What is required ::
Set down the data that follows, exactly and completely.

::: Supplied material :::

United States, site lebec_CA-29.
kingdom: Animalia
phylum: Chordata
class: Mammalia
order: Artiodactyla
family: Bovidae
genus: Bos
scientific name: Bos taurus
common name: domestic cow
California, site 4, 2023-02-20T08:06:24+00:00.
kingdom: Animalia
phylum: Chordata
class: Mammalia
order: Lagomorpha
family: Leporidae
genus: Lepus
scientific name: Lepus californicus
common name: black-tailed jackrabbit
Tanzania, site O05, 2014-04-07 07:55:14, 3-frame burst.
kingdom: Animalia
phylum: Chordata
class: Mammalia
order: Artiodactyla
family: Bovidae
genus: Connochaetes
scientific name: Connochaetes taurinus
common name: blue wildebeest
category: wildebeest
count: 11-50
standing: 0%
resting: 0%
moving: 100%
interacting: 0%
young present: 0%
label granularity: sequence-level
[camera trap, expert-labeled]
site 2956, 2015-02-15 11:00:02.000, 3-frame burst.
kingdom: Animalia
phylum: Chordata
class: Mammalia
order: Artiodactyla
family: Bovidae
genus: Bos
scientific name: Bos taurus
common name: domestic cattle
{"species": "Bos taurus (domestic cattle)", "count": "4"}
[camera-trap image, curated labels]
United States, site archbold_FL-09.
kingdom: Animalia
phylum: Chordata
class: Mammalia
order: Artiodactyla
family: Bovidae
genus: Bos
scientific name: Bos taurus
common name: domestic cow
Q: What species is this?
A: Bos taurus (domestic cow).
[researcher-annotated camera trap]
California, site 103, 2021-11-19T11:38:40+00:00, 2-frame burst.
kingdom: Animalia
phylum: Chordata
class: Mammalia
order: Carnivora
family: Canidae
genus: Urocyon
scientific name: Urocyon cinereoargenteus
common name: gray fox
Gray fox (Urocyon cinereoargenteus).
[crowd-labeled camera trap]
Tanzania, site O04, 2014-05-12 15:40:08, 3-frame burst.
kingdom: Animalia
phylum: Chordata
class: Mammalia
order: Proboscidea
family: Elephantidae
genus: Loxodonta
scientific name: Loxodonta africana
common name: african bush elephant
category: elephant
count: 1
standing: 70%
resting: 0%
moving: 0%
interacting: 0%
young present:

:::

Task result ::
United States, site lebec_CA-29.
kingdom: Animalia
phylum: Chordata
class: Mammalia
order: Artiodactyla
family: Bovidae
genus: Bos
scientific name: Bos taurus
common name: domestic cow
California, site 4, 2023-02-20T08:06:24+00:00.
kingdom: Animalia
phylum: Chordata
class: Mammalia
order: Lagomorpha
family: Leporidae
genus: Lepus
scientific name: Lepus californicus
common name: black-tailed jackrabbit
Tanzania, site O05, 2014-04-07 07:55:14, 3-frame burst.
kingdom: Animalia
phylum: Chordata
class: Mammalia
order: Artiodactyla
family: Bovidae
genus: Connochaetes
scientific name: Connochaetes taurinus
common name: blue wildebeest
category: wildebeest
count: 11-50
standing: 0%
resting: 0%
moving: 100%
interacting: 0%
young present: 0%
label granularity: sequence-level
[camera trap, expert-labeled]
site 2956, 2015-02-15 11:00:02.000, 3-frame burst.
kingdom: Animalia
phylum: Chordata
class: Mammalia
order: Artiodactyla
family: Bovidae
genus: Bos
scientific name: Bos taurus
common name: domestic cattle
{"species": "Bos taurus (domestic cattle)", "count": "4"}
[camera-trap image, curated labels]
United States, site archbold_FL-09.
kingdom: Animalia
phylum: Chordata
class: Mammalia
order: Artiodactyla
family: Bovidae
genus: Bos
scientific name: Bos taurus
common name: domestic cow
Q: What species is this?
A: Bos taurus (domestic cow).
[researcher-annotated camera trap]
California, site 103, 2021-11-19T11:38:40+00:00, 2-frame burst.
kingdom: Animalia
phylum: Chordata
class: Mammalia
order: Carnivora
family: Canidae
genus: Urocyon
scientific name: Urocyon cinereoargenteus
common name: gray fox
Gray fox (Urocyon cinereoargenteus).
[crowd-labeled camera trap]
Tanzania, site O04, 2014-05-12 15:40:08, 3-frame burst.
kingdom: Animalia
phylum: Chordata
class: Mammalia
order: Proboscidea
family: Elephantidae
genus: Loxodonta
scientific name: Loxodonta africana
common name: african bush elephant
category: elephant
count: 1
standing: 70%
resting: 0%
moving: 0%
interacting: 0%
young present:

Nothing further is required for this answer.